* **TASK ITEM**:
Exactly as written, output each of the entries below.

▼

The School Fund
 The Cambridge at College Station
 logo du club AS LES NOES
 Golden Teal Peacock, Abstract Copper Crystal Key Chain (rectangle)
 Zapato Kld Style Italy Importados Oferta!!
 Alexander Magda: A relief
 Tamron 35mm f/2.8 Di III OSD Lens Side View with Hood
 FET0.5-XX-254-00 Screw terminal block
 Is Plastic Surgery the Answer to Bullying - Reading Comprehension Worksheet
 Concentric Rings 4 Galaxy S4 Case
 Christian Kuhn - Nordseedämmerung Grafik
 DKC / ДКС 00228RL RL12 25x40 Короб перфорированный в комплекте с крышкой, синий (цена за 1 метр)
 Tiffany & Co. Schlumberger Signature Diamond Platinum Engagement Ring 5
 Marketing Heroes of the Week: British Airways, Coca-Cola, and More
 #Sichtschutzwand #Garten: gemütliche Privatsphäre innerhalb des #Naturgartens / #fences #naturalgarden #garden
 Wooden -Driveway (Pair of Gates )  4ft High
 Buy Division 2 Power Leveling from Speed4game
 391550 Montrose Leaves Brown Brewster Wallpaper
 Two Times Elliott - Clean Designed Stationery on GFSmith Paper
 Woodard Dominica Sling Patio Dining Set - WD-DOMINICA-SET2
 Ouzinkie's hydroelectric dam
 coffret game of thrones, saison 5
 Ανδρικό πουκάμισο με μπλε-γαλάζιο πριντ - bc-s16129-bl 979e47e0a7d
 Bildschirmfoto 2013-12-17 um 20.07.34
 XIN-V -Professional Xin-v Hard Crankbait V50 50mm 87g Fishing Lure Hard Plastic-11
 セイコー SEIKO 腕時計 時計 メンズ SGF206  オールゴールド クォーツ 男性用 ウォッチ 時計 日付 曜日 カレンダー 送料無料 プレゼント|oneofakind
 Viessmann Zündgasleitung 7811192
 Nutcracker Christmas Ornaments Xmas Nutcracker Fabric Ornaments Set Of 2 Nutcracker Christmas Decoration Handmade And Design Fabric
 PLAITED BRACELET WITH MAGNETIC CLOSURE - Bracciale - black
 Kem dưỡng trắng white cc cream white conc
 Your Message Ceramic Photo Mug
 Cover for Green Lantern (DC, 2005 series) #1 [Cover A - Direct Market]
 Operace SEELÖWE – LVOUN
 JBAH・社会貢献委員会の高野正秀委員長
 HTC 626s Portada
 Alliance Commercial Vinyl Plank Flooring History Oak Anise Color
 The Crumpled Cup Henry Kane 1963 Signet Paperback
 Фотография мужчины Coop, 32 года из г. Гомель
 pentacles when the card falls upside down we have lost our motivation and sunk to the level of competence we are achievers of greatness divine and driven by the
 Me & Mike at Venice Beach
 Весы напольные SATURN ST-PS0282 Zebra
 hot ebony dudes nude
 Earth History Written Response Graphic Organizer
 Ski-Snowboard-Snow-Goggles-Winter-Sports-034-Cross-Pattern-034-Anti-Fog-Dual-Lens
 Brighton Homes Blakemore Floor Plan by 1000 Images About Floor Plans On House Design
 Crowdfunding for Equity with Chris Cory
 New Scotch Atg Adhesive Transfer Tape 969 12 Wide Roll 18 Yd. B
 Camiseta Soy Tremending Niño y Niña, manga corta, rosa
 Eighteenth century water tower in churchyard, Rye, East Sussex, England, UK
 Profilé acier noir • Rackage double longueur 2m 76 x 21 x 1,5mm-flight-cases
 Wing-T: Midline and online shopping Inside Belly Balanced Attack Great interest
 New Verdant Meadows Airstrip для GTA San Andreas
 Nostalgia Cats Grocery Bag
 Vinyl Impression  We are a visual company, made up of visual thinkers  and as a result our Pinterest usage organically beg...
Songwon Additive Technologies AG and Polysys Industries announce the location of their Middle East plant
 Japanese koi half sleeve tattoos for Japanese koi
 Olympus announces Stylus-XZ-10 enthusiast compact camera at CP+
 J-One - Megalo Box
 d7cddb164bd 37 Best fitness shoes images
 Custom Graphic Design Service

▲

* **COMPLETED EXERCISE**:
The School Fund
 The Cambridge at College Station
 logo du club AS LES NOES
 Golden Teal Peacock, Abstract Copper Crystal Key Chain (rectangle)
 Zapato Kld Style Italy Importados Oferta!!
 Alexander Magda: A relief
 Tamron 35mm f/2.8 Di III OSD Lens Side View with Hood
 FET0.5-XX-254-00 Screw terminal block
 Is Plastic Surgery the Answer to Bullying - Reading Comprehension Worksheet
 Concentric Rings 4 Galaxy S4 Case
 Christian Kuhn - Nordseedämmerung Grafik
 DKC / ДКС 00228RL RL12 25x40 Короб перфорированный в комплекте с крышкой, синий (цена за 1 метр)
 Tiffany & Co. Schlumberger Signature Diamond Platinum Engagement Ring 5
 Marketing Heroes of the Week: British Airways, Coca-Cola, and More
 #Sichtschutzwand #Garten: gemütliche Privatsphäre innerhalb des #Naturgartens / #fences #naturalgarden #garden
 Wooden -Driveway (Pair of Gates )  4ft High
 Buy Division 2 Power Leveling from Speed4game
 391550 Montrose Leaves Brown Brewster Wallpaper
 Two Times Elliott - Clean Designed Stationery on GFSmith Paper
 Woodard Dominica Sling Patio Dining Set - WD-DOMINICA-SET2
 Ouzinkie's hydroelectric dam
 coffret game of thrones, saison 5
 Ανδρικό πουκάμισο με μπλε-γαλάζιο πριντ - bc-s16129-bl 979e47e0a7d
 Bildschirmfoto 2013-12-17 um 20.07.34
 XIN-V -Professional Xin-v Hard Crankbait V50 50mm 87g Fishing Lure Hard Plastic-11
 セイコー SEIKO 腕時計 時計 メンズ SGF206  オールゴールド クォーツ 男性用 ウォッチ 時計 日付 曜日 カレンダー 送料無料 プレゼント|oneofakind
 Viessmann Zündgasleitung 7811192
 Nutcracker Christmas Ornaments Xmas Nutcracker Fabric Ornaments Set Of 2 Nutcracker Christmas Decoration Handmade And Design Fabric
 PLAITED BRACELET WITH MAGNETIC CLOSURE - Bracciale - black
 Kem dưỡng trắng white cc cream white conc
 Your Message Ceramic Photo Mug
 Cover for Green Lantern (DC, 2005 series) #1 [Cover A - Direct Market]
 Operace SEELÖWE – LVOUN
 JBAH・社会貢献委員会の高野正秀委員長
 HTC 626s Portada
 Alliance Commercial Vinyl Plank Flooring History Oak Anise Color
 The Crumpled Cup Henry Kane 1963 Signet Paperback
 Фотография мужчины Coop, 32 года из г. Гомель
 pentacles when the card falls upside down we have lost our motivation and sunk to the level of competence we are achievers of greatness divine and driven by the
 Me & Mike at Venice Beach
 Весы напольные SATURN ST-PS0282 Zebra
 hot ebony dudes nude
 Earth History Written Response Graphic Organizer
 Ski-Snowboard-Snow-Goggles-Winter-Sports-034-Cross-Pattern-034-Anti-Fog-Dual-Lens
 Brighton Homes Blakemore Floor Plan by 1000 Images About Floor Plans On House Design
 Crowdfunding for Equity with Chris Cory
 New Scotch Atg Adhesive Transfer Tape 969 12 Wide Roll 18 Yd. B
 Camiseta Soy Tremending Niño y Niña, manga corta, rosa
 Eighteenth century water tower in churchyard, Rye, East Sussex, England, UK
 Profilé acier noir • Rackage double longueur 2m 76 x 21 x 1,5mm-flight-cases
 Wing-T: Midline and online shopping Inside Belly Balanced Attack Great interest
 New Verdant Meadows Airstrip для GTA San Andreas
 Nostalgia Cats Grocery Bag
 Vinyl Impression  We are a visual company, made up of visual thinkers  and as a result our Pinterest usage organically beg...
Songwon Additive Technologies AG and Polysys Industries announce the location of their Middle East plant
 Japanese koi half sleeve tattoos for Japanese koi
 Olympus announces Stylus-XZ-10 enthusiast compact camera at CP+
 J-One - Megalo Box
 d7cddb164bd 37 Best fitness shoes images
 Custom Graphic Design Service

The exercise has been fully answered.